EXERCISE INPUTS:
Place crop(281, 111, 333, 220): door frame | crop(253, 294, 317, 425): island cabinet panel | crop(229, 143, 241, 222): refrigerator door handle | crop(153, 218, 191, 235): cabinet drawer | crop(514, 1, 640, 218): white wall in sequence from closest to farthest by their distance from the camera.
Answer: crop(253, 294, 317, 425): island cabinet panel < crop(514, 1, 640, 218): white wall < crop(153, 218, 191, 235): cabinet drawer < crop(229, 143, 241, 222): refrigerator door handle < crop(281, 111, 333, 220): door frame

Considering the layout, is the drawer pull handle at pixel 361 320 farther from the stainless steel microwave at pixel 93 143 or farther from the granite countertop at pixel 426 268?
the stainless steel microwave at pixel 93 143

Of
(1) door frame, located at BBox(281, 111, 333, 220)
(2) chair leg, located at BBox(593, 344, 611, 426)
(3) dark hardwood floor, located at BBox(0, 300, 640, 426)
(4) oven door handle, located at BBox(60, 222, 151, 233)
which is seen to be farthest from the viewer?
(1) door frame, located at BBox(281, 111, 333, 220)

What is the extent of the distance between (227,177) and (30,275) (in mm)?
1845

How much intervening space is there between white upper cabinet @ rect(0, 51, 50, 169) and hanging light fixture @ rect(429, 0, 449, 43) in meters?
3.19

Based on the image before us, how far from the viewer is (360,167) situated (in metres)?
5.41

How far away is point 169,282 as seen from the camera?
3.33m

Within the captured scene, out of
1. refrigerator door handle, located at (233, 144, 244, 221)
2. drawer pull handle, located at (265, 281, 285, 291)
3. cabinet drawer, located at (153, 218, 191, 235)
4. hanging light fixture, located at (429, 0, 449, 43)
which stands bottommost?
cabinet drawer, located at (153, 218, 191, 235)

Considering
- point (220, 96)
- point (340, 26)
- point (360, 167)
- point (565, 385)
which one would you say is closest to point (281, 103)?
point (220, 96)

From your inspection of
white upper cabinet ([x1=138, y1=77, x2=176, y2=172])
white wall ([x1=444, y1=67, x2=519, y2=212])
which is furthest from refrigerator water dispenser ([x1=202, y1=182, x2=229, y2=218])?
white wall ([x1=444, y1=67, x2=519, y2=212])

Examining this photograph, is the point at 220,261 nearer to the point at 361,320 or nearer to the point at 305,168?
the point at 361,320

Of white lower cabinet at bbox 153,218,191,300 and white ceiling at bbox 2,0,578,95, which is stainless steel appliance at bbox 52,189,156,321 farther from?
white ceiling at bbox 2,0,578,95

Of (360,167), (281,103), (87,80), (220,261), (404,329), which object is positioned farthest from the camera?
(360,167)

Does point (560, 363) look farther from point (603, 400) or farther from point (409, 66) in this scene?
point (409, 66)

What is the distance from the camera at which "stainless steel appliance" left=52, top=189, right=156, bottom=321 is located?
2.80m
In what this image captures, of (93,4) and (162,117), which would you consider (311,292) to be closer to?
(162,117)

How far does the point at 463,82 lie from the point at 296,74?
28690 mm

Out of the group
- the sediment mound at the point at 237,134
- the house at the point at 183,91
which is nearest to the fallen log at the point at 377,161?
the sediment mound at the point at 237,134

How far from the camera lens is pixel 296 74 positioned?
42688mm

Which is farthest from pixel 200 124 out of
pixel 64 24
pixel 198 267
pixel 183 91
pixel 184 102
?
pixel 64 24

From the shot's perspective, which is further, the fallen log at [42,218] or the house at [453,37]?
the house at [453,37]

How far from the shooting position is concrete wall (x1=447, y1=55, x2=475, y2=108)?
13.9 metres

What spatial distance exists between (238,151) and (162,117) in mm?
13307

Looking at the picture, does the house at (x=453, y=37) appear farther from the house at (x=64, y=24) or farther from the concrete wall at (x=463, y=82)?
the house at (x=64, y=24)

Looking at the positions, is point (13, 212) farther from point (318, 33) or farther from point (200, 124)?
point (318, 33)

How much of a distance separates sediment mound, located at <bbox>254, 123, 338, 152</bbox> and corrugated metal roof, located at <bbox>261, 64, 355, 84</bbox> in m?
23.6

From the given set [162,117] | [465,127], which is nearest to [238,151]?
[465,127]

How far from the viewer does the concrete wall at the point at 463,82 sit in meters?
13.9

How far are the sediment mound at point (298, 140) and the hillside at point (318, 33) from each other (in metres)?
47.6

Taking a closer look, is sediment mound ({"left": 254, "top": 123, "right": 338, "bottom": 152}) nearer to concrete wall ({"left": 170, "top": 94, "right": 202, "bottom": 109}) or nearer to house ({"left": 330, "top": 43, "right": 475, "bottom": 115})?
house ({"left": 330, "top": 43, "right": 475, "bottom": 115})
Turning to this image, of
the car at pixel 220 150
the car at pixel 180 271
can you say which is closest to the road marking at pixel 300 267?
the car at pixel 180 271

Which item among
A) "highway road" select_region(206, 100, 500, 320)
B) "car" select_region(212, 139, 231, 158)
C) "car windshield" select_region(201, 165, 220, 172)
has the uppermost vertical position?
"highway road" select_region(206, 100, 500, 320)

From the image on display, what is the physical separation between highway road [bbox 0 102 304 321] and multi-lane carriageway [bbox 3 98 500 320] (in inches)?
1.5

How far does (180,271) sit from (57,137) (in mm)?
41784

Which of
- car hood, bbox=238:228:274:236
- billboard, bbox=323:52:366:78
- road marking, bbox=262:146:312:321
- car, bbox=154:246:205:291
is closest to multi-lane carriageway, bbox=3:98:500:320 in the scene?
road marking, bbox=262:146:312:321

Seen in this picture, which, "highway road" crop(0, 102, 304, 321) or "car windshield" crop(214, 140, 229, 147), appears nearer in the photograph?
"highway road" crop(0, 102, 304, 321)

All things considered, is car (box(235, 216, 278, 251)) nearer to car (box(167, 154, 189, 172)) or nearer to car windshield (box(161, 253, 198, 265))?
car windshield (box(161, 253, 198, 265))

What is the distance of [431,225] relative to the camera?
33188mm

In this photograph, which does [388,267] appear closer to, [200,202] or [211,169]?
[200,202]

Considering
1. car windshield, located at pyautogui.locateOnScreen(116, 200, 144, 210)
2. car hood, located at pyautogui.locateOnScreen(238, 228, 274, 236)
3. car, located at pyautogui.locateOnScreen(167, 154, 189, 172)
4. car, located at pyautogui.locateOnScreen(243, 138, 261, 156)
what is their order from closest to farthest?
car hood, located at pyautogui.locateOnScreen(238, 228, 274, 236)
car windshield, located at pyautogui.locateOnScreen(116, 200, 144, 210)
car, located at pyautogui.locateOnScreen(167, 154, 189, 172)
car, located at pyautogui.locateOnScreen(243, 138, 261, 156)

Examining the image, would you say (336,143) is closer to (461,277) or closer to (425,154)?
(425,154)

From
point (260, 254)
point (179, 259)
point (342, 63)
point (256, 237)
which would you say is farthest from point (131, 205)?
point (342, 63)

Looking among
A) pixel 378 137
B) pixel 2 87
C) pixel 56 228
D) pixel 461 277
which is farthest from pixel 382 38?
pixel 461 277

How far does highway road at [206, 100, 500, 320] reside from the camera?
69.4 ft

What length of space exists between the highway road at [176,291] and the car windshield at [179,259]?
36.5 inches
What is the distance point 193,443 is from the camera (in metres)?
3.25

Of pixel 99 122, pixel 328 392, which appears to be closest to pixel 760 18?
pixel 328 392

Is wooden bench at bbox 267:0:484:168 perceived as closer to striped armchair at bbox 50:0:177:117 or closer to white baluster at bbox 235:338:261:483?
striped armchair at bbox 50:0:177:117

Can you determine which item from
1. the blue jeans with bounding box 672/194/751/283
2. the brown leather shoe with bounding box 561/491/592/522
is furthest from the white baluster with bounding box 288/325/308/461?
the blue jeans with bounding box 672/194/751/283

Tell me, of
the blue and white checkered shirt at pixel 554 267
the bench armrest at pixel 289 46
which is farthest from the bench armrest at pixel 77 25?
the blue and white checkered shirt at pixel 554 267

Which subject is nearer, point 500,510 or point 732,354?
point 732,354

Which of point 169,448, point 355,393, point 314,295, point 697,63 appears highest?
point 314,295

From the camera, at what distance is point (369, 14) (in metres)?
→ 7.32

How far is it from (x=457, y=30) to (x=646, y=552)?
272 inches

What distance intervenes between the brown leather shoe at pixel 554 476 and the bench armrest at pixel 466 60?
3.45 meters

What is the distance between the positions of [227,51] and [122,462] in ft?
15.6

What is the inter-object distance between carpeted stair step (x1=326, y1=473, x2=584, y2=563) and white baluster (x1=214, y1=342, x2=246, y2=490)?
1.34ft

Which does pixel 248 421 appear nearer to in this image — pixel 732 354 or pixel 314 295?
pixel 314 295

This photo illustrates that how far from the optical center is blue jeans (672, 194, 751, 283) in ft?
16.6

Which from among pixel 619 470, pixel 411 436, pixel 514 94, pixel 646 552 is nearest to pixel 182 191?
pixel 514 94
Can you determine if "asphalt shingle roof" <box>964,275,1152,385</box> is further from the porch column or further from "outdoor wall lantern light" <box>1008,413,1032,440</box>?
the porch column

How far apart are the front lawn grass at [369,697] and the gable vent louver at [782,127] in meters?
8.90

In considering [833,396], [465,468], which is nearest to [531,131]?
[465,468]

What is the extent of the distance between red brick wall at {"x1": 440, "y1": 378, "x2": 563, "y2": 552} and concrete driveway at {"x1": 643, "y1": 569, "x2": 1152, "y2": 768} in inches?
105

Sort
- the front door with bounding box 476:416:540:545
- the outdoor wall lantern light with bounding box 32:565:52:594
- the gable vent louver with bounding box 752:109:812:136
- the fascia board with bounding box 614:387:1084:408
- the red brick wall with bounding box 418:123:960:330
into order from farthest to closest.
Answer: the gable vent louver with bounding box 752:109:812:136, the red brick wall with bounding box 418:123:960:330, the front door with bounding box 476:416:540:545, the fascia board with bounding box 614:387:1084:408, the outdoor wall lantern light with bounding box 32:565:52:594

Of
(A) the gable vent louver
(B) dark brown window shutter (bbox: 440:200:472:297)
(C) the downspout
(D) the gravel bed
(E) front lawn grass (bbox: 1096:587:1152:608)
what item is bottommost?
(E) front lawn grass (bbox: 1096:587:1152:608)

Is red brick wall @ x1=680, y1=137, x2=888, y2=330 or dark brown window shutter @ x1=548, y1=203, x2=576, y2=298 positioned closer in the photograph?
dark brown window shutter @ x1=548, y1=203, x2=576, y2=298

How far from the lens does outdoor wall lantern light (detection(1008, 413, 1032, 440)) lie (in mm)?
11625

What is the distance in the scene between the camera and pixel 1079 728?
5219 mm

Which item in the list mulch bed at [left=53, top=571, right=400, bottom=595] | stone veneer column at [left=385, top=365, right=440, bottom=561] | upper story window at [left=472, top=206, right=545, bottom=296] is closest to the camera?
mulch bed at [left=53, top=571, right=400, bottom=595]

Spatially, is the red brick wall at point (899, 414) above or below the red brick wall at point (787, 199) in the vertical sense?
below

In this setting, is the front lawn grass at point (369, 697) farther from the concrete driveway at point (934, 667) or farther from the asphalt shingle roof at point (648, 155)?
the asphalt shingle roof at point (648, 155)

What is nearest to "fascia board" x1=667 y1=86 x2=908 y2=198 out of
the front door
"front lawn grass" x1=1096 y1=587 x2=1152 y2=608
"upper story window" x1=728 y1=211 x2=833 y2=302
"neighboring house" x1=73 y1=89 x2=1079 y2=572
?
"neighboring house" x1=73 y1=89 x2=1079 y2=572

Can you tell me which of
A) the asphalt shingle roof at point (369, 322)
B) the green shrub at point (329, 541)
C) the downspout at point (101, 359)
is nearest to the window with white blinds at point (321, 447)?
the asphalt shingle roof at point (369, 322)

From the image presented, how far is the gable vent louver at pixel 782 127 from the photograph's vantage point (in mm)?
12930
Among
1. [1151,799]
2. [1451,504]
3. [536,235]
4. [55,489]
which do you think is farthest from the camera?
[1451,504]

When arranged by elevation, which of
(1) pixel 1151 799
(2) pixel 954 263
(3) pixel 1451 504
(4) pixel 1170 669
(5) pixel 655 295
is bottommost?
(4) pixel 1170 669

INSTRUCTIONS FOR THE TASK:
Make an exact copy of every line from the one with "Spatially, is the" to the end of the data, with the first and last of those lines included.

EXPECTED OUTPUT:
Spatially, is the red brick wall at point (899, 414) above or below the red brick wall at point (787, 199) in the vertical sense?
below

In this setting, is the front lawn grass at point (369, 697) farther from the concrete driveway at point (934, 667) or farther from the asphalt shingle roof at point (648, 155)?
the asphalt shingle roof at point (648, 155)

What is nearest to "fascia board" x1=667 y1=86 x2=908 y2=198 out of
the front door
"front lawn grass" x1=1096 y1=587 x2=1152 y2=608
"upper story window" x1=728 y1=211 x2=833 y2=302
"neighboring house" x1=73 y1=89 x2=1079 y2=572
?
"neighboring house" x1=73 y1=89 x2=1079 y2=572

Can you tell me which of
A) the asphalt shingle roof at point (369, 322)
B) the green shrub at point (329, 541)
C) the downspout at point (101, 359)
is nearest to the window with white blinds at point (321, 447)?
the asphalt shingle roof at point (369, 322)

From the image presented, how far is the gable vent louver at pixel 782 127 from the photograph's vantage point (in mm)?
12930
Among
1. [1151,799]
2. [1451,504]
3. [536,235]
4. [55,489]
which do you think is farthest from the camera?
[1451,504]

When arranged by elevation, which of
(1) pixel 1151 799
(2) pixel 954 263
(3) pixel 1451 504
(4) pixel 1170 669
(5) pixel 655 295
is bottommost?
(4) pixel 1170 669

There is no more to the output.